DOCUMENT EXTRACT:
* * * * *

My impression from reading this literature over the past decade or so, is that the majority of the carefully designed studies--by persons skilled at configuring and using both techniques, and using data sufficiently resistant to classification to provoke some meaningful difference in resolution--report the superior performance of SVM relative to NN. But as your Question suggests, that performance delta seems to be, to a degree, domain specific.
For instance, NN outperformed SVM in a comparative study of author identification from texts in Arabic script; In a study comparing credit rating prediction, there was no discernible difference in resolution by the two classifiers; a similar result was reported in a study of high-energy particle classification.
I have read, from more than one source in the academic literature, that SVM outperforms NN as the size of the training data decreases.
Finally, the extent to which one can generalize from the results of these comparative studies is probably quite limited. For instance, in one study comparing the accuracy of SVM and NN in time series forecasting, the investigators reported that SVM did indeed outperform a conventional (back-propagating over layered nodes) NN but performance of the SVM was about the same as that of an RBF (radial basis function) NN.
[Are SVMs better than ANN] In an Online setting? SVMs are not used in an online setting (i.e., incremental training). The essence of SVMs is the separating hyperplane whose position is determined by a small number of support vectors. So even a single additional data point could in principle significantly influence the position of this hyperplane.
What about in a semi-supervised case like reinforcement learning? Until the OP's comment to this answer, i was not aware of either Neural Networks or SVMs used in this way--but they are.
The most widely used- semi-supervised variant of SVM is named Transductive SVM (TSVM), first mentioned by Vladimir Vapnick (the same guy who discovered/invented conventional SVM). I know almost nothing about this technique other than what's it is called and that is follows the principles of transduction (roughly lateral reasoning--i.e., reasoning from training data to test data). Apparently TSV is a preferred technique in the field of text classification.
Is there a better unsupervised version of SVMs? I don't believe SVMs are suitable for unsupervised learning. Separation is based on the position of the maximum-margin hyperplane determined by support vectors. This could easily be my own limited understanding, but i don't see how that would happen if those support vectors were unlabeled (i.e., if you didn't know before-hand what you were trying to separate). One crucial use case of unsupervised algorithms is when you don't have labeled data or you do and it's badly unbalanced. E.g., online fraud; here you might have in your training data, only a few data points labeled as "fraudulent accounts" (and usually with questionable accuracy) versus the remaining >99% labeled "not fraud." In this scenario, a one-class classifier, a typical configuration for SVMs, is the a good option. In particular, the training data consists of instances labeled "not fraud" and "unk" (or some other label to indicate they are not in the class)--in other words, "inside the decision boundary" and "outside the decision boundary."

* * * * *

DATA EXTRACT:
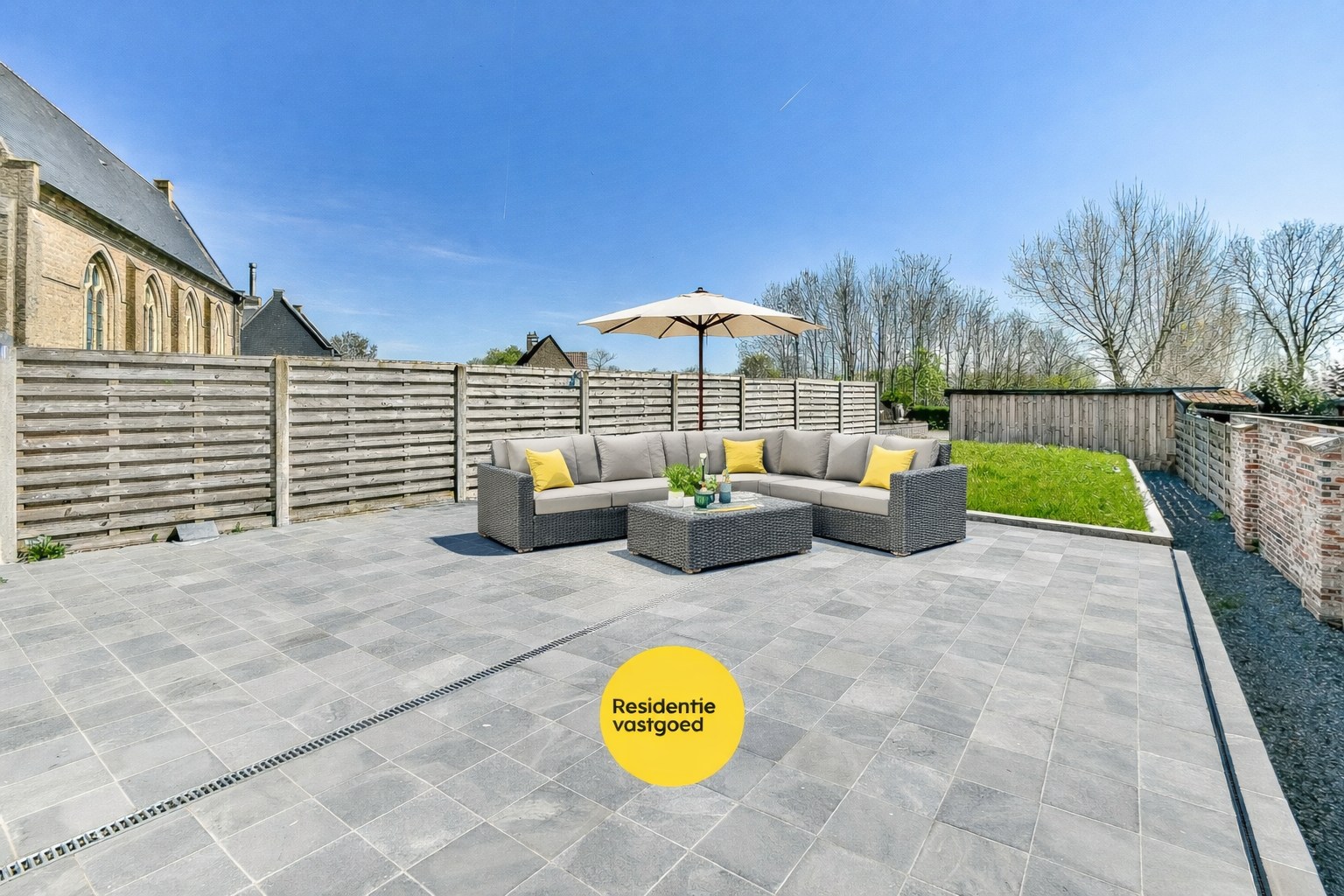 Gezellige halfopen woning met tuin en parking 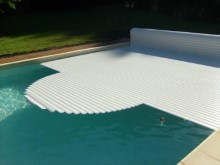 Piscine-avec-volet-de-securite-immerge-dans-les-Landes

* * * * *

TASK LIST:
(a) Using the passage on SVMs and neural networks, say whether each statement agrees with it (yes or no), quoting the words that decide it: (i) in the credit rating prediction study, one classifier clearly outperformed the other; (ii) the writer has read that SVM outperforms NN as the size of the training data decreases; (iii) SVMs are commonly used for incremental training.
(b) Quote the passage on SVMs and neural networks word for word from "My impression from" to "training data decreases.".
Work only from the passage on SVMs and neural networks; the material plays no part.

ANSWER SET:
(a)
(i) No: "there was no discernible difference in resolution by the two classifiers"
(ii) Yes: "SVM outperforms NN as the size of the training data decreases"
(iii) No: "SVMs are not used in an online setting (i.e., incremental training)"

(b)
My impression from reading this literature over the past decade or so, is that the majority of the carefully designed studies--by persons skilled at configuring and using both techniques, and using data sufficiently resistant to classification to provoke some meaningful difference in resolution--report the superior performance of SVM relative to NN. But as your Question suggests, that performance delta seems to be, to a degree, domain specific.
For instance, NN outperformed SVM in a comparative study of author identification from texts in Arabic script; In a study comparing credit rating prediction, there was no discernible difference in resolution by the two classifiers; a similar result was reported in a study of high-energy particle classification.
I have read, from more than one source in the academic literature, that SVM outperforms NN as the size of the training data decreases.